- [Required action] Which lines run from the start of the data below to the line containing "common name: birds"? Set them down exactly, with none added.

- [The records]

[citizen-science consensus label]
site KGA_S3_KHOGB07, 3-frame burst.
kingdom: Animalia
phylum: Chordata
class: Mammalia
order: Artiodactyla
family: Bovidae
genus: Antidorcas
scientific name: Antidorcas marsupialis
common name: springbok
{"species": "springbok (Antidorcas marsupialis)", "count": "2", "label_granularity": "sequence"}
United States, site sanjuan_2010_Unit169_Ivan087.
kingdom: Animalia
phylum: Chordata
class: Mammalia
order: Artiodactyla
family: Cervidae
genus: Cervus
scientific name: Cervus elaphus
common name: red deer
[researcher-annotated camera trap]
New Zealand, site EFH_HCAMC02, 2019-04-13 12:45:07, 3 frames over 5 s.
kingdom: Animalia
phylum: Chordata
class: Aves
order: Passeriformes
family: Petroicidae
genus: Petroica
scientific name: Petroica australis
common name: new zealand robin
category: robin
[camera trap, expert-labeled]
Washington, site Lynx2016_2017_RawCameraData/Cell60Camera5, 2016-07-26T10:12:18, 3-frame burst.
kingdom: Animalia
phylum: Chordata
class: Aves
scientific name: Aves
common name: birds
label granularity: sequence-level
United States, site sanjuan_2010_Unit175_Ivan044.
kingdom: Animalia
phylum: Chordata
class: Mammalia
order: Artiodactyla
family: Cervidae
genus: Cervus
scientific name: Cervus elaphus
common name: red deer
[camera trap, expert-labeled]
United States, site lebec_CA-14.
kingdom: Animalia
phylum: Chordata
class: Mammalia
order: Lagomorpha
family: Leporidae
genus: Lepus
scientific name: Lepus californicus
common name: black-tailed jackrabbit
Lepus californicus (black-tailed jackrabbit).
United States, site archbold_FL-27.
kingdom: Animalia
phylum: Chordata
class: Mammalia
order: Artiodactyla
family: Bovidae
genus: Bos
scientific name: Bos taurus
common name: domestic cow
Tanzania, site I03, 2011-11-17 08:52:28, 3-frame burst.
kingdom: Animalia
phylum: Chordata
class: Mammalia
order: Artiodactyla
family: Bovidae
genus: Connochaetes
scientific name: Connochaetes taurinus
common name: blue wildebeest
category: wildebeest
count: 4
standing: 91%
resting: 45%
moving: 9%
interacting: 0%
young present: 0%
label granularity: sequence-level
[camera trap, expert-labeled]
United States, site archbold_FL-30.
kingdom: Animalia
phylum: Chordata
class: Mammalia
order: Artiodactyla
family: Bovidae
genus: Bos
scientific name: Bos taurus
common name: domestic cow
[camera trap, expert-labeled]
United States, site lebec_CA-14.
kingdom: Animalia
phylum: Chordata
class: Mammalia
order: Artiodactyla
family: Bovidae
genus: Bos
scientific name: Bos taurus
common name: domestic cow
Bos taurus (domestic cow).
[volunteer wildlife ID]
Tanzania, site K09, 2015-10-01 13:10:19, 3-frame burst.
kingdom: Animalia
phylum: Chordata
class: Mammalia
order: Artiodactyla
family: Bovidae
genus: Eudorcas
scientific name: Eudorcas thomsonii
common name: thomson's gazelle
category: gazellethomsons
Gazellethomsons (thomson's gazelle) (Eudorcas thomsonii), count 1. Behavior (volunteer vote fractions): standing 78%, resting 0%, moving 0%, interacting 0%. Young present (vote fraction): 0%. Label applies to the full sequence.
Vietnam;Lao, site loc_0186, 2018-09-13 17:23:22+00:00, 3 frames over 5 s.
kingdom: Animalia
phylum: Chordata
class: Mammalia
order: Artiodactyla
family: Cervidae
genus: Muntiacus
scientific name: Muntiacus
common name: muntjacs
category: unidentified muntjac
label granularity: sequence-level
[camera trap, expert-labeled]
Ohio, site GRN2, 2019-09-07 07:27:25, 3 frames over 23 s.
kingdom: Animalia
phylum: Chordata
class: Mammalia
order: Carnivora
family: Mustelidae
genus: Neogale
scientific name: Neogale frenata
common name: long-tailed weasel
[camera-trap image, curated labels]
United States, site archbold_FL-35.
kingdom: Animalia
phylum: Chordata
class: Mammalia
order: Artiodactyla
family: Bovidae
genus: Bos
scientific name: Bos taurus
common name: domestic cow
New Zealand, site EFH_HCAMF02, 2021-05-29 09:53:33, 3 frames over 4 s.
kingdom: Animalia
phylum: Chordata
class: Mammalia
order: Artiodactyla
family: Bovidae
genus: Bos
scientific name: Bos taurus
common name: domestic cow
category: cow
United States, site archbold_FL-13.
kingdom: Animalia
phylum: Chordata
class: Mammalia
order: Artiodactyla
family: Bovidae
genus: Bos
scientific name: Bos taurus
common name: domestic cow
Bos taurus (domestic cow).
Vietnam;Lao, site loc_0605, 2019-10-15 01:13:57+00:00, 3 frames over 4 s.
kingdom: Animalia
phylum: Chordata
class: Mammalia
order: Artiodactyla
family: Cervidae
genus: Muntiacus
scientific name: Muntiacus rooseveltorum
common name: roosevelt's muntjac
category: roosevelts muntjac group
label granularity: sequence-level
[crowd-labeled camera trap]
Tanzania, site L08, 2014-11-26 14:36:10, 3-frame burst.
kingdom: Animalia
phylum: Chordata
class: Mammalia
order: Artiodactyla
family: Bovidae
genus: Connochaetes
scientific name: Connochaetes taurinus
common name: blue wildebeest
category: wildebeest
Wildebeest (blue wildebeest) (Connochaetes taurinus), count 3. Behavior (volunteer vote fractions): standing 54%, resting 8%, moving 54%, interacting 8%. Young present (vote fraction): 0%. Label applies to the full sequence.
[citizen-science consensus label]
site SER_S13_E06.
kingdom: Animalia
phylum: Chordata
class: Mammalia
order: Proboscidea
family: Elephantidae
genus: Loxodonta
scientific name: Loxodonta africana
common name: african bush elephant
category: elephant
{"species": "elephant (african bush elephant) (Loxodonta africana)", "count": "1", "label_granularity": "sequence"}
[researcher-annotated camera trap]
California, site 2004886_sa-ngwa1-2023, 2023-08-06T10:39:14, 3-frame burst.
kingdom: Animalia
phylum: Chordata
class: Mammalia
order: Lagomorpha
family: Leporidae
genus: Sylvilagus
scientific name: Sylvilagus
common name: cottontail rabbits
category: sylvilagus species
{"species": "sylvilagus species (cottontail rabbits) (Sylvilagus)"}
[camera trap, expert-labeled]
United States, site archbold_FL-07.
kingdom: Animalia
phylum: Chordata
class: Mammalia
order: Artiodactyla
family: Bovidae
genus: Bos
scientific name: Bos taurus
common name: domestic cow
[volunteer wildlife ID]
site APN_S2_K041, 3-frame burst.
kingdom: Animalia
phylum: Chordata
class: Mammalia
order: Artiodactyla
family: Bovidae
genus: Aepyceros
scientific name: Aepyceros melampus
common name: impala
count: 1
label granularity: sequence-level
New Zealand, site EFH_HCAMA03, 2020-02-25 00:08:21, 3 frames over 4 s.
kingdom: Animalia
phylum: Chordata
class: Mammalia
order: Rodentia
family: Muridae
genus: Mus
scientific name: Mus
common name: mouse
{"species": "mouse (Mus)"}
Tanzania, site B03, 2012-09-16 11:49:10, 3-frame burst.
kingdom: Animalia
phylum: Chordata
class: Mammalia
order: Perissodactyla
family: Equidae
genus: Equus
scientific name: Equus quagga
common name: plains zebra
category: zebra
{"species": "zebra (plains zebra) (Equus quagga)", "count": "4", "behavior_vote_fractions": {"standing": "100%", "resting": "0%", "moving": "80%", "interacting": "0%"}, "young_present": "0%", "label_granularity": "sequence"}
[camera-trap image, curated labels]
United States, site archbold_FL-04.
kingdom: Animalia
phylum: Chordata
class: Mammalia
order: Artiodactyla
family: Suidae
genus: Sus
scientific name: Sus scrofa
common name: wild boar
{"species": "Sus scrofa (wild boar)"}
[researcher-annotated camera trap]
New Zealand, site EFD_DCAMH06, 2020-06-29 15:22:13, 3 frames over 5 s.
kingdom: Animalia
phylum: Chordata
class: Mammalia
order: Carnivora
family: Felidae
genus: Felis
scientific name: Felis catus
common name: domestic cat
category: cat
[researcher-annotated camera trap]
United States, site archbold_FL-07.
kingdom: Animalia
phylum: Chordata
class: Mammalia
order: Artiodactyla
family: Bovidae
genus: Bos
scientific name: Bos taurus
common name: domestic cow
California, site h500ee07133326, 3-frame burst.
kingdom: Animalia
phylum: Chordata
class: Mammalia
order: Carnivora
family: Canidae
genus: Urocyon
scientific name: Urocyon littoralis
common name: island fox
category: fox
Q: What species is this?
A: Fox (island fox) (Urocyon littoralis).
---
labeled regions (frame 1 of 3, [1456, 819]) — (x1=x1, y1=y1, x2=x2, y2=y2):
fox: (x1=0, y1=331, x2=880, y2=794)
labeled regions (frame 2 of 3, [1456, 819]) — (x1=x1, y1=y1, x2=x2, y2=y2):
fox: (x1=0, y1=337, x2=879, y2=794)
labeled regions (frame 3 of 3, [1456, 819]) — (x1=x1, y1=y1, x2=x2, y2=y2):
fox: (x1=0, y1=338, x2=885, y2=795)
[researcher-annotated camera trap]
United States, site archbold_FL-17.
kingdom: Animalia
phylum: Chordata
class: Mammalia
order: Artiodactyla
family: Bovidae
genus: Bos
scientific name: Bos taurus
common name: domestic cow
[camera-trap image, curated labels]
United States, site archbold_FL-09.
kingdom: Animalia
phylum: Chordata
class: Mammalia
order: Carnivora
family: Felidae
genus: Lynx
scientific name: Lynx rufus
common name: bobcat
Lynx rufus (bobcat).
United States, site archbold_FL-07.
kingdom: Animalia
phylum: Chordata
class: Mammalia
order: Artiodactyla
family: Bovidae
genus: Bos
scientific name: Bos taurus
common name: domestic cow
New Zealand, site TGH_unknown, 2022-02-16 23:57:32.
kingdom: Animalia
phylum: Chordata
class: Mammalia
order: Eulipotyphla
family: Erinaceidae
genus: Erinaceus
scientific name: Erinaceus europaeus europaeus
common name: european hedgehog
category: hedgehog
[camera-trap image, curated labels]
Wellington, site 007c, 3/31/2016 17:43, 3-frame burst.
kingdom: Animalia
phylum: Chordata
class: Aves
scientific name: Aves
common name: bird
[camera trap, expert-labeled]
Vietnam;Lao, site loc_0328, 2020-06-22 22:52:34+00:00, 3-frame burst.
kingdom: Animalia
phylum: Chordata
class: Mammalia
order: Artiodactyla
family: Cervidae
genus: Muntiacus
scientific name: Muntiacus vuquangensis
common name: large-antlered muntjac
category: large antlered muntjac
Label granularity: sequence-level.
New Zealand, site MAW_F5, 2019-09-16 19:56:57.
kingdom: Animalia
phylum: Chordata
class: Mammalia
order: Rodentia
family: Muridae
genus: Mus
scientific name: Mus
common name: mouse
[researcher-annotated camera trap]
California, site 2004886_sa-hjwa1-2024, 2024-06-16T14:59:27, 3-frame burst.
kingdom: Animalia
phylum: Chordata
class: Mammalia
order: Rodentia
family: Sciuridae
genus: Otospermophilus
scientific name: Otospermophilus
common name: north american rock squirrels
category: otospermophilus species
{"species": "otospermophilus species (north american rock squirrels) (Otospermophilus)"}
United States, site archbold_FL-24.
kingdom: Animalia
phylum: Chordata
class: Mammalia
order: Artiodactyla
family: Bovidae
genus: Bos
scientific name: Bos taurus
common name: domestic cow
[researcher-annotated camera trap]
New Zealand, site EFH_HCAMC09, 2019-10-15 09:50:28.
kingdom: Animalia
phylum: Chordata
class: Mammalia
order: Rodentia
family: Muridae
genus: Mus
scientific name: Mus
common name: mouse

- [Expected answer]
[citizen-science consensus label]
site KGA_S3_KHOGB07, 3-frame burst.
kingdom: Animalia
phylum: Chordata
class: Mammalia
order: Artiodactyla
family: Bovidae
genus: Antidorcas
scientific name: Antidorcas marsupialis
common name: springbok
{"species": "springbok (Antidorcas marsupialis)", "count": "2", "label_granularity": "sequence"}
United States, site sanjuan_2010_Unit169_Ivan087.
kingdom: Animalia
phylum: Chordata
class: Mammalia
order: Artiodactyla
family: Cervidae
genus: Cervus
scientific name: Cervus elaphus
common name: red deer
[researcher-annotated camera trap]
New Zealand, site EFH_HCAMC02, 2019-04-13 12:45:07, 3 frames over 5 s.
kingdom: Animalia
phylum: Chordata
class: Aves
order: Passeriformes
family: Petroicidae
genus: Petroica
scientific name: Petroica australis
common name: new zealand robin
category: robin
[camera trap, expert-labeled]
Washington, site Lynx2016_2017_RawCameraData/Cell60Camera5, 2016-07-26T10:12:18, 3-frame burst.
kingdom: Animalia
phylum: Chordata
class: Aves
scientific name: Aves
common name: birds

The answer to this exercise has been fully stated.